Before reciting the Angelus on Sunday morning, Pope Benedict traveled to the small town of Albano to dedicate a new altar at its cathedral and to celebrate Mass. Pope Benedict’s message to the congregation of San Pancrazio was to work at continuously communicating their differences and to forgive one another before approaching the Eucharistic altar.

The homily of the Holy Father first touched on the "the love of Christ, charity 'which never ends'," and how this love is "the spiritual energy that unites all those who participate in the same sacrifice and who draw nourishment from the one Bread, broken for the salvation of the world.”

The Pope asked, "Is it in fact possible to communicate with the Lord if we do not communicate with each other? How then can we present ourselves at God's altar divided and distant from one another?"

Turning the congregation’s attention to the altar that he was about to dedicate, Benedict encouraged them to "be a constant invitation to love.” To this altar “you will always come with your hearts ready to accept and to spread the love of Christ, to receive and to grant forgiveness,” he added.

"Each time you come to the altar for the celebration of the Eucharist," the Pope reiterated, "may your souls open to forgiveness and fraternal reconciliation, be ready to accept the excuses of those who have hurt you and ready, in your turn, to forgive."

Benedict XVI went on to explain that "each Eucharistic celebration anticipates Christ's triumph over sin and over the world.

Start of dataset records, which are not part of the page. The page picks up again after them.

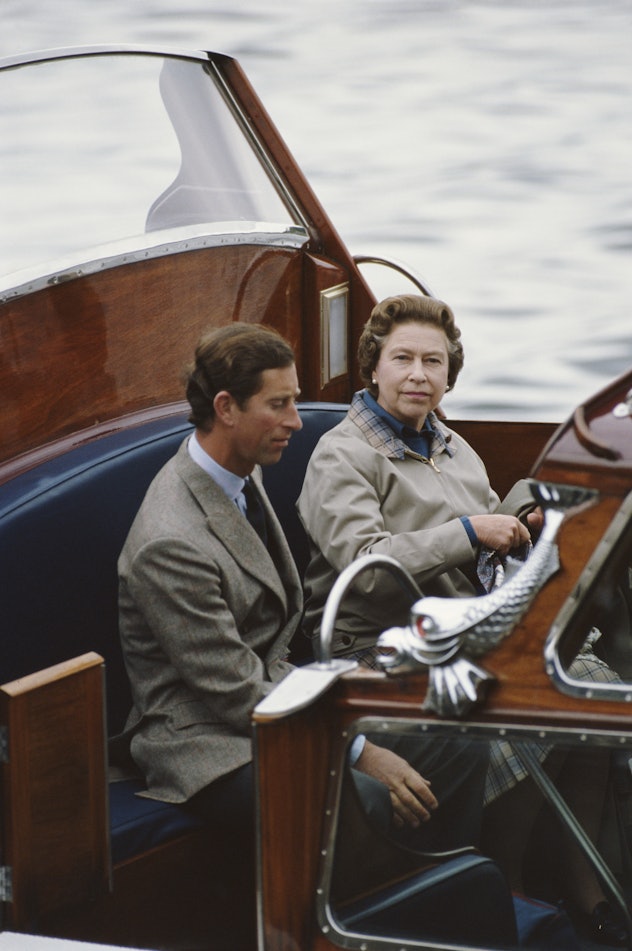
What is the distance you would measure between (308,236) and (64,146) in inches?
22.3

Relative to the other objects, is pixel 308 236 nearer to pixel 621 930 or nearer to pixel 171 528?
pixel 171 528

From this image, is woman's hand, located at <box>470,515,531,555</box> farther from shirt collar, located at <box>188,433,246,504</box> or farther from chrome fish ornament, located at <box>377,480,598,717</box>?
chrome fish ornament, located at <box>377,480,598,717</box>

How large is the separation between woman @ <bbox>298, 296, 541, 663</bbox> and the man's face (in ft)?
0.68

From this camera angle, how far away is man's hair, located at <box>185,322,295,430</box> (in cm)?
215

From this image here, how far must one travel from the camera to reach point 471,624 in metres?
1.59

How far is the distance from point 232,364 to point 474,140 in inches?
338

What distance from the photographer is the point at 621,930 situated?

And, in the mystery, it demonstrates the splendor of the Church, 'spotless spouse of the spotless Lamb, whom Christ loved and for whom He delivered Himself up that He might sanctify her'."

The Catholics of Albano were also challenged "to grow in charity and in apostolic and missionary dedication, by the Pope.

“What this means in concrete terms," he said, "is bearing witness with your lives to your faith in Christ and to the complete trust you place in Him. It also means cultivating ecclesial communion, which is above all a gift, a grace, the fruit of God's free and gratuitous love, in other words something that is divinely effective, ever present and operative in history, over and above any appearance to the contrary."